Blob Blame History Raw
From: Saurabh Sengar <ssengar@linux.microsoft.com>
Date: Mon, 31 Oct 2022 23:06:01 -0700
Subject: net: mana: Assign interrupts to CPUs based on NUMA nodes
Patch-mainline: v6.2-rc1
Git-commit: 71fa6887eeca7b631528f9c7a39815498de8028c
References: bsc#1208153

In large VMs with multiple NUMA nodes, network performance is usually
best if network interrupts are all assigned to the same virtual NUMA
node.
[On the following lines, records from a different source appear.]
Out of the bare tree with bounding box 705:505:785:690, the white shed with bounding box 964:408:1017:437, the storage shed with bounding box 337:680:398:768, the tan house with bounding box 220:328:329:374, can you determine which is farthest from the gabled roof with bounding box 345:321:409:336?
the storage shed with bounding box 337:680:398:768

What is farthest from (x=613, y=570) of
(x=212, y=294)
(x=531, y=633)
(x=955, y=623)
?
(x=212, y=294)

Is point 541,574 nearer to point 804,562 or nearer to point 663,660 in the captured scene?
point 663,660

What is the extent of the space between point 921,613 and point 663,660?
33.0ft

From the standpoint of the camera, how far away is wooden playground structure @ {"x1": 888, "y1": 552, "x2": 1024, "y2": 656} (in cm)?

This patch assigns online CPU according to a numa aware policy,
local cpus are returned first, followed by non-local ones, then it wraps
around.

Signed-off-by: Saurabh Sengar <ssengar@linux.microsoft.com>
Reviewed-by: Haiyang Zhang <haiyangz@microsoft.com>
Link: https://lore.kernel.org/r/1667282761-11547-1-git-send-email-ssengar@linux.microsoft.com
Signed-off-by: Paolo Abeni <pabeni@redhat.com>
Acked-by: Thomas Bogendoerfer <tbogendoerfer@suse.de>
---
 drivers/net/ethernet/microsoft/mana/gdma.h      |    1 
 drivers/net/ethernet/microsoft/mana/gdma_main.c |   30 +++++++++++++++++++++---
 2 files changed, 28 insertions(+), 3 deletions(-)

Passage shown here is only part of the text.